And you, dear reader, where do YOU go when two roads diverge in the wood of life and clarity is sought? how do you grok? Please comment here so this converstion is a two way street, just like the one Rebecca started...

Happy Thankgiving!


  1. While it has been decades since I read Heinlein's novel, the ability to grok was second nature to martians, but only approachable by terrestrial humans. A true (human)empath might have such an ability, but they are rare.

    Fictional Betazoids, like Counselor Troi's mischevious mother (Star Trek) are pure telepaths, and may exhibit a similar ability.

    But no creature can truly grok G-d. This would be equivalent to becoming G-d. Just as no being can ever have complete knowledge of nature (life, the universe and everything, as described in 'The Hitchikers Guide To The Galaxy'), or from Goertes theorems on incompletenes.

    We can grok a 'representation' of G-d through our personal relationship with Him, including our faith, but this representation cannot be perfect, in fact, it is dynamic, changing and reforming with time and experience.

    To answer your question, what is life WITHOUT conflict? Joy without pain, good without evil, roads without divergence? Is Rebecca so naive, helpless and void of both mental and spiritual awareness? I doubt this degree of dumbness. If she knows about camels, she knows about getting pregnant. Really.
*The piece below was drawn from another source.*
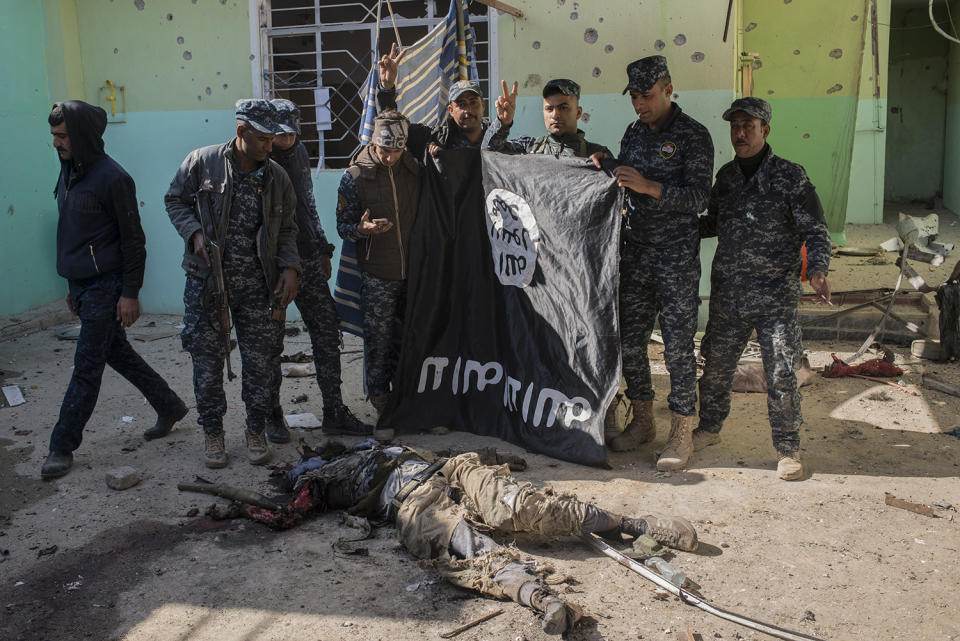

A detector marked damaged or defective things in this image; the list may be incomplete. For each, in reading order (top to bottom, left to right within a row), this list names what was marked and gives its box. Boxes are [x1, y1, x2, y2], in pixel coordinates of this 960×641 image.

broken concrete block [107, 464, 142, 490]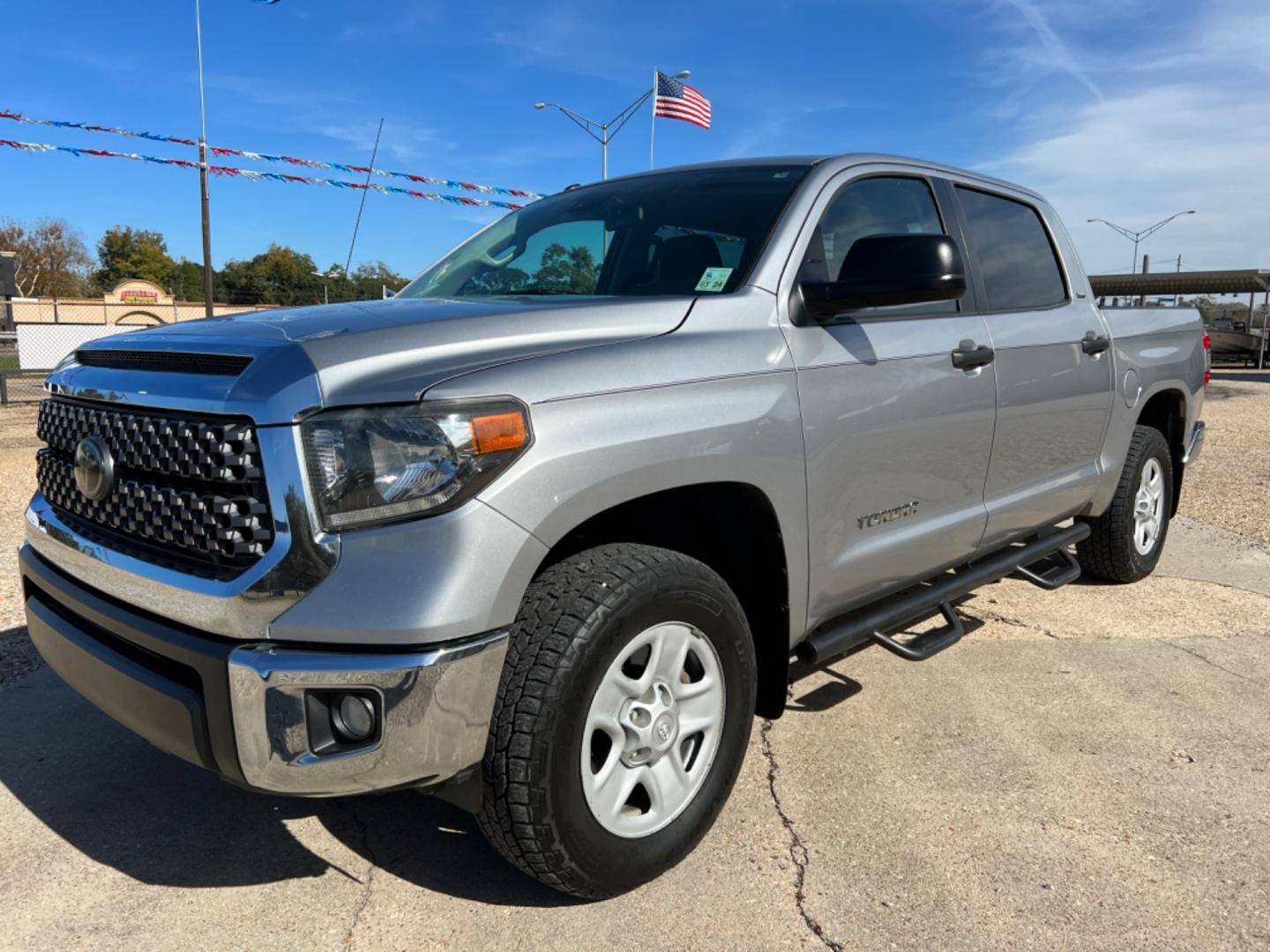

    Her decisions can be logical, secular, consequencial, random, religious or faithful (to G-d), or any combination thereof. Me, I don't believe G-d created us to be ignorant or stupid. Other religious sects dismiss reality and Man's quest for knowledge, but that's a blog for another day.

    Regardless of any amount of consultation, investigation, imagination and education, Rebecca may have depended on a feeling, or a hunch, or faith (same thing), or a flip of the coin (also faith, which can after all have randomness at its root).

    When I am conflicted, I usually (eventually) choose the path of least pain to others, or the greatest joy if the conflict is of such a generous nature. But this choice stems from empathy and conscience, which are both learned from G-d, and are faith based. After all, without faith, would we be anything but simple sociopaths?

    To grok is to immerse yourself in another's shoes, or place, or into the minds and hearts of twins, very much alive, even if still in the womb.

    G-d gave us wisdom, thus the ability to decide, correctly now and then.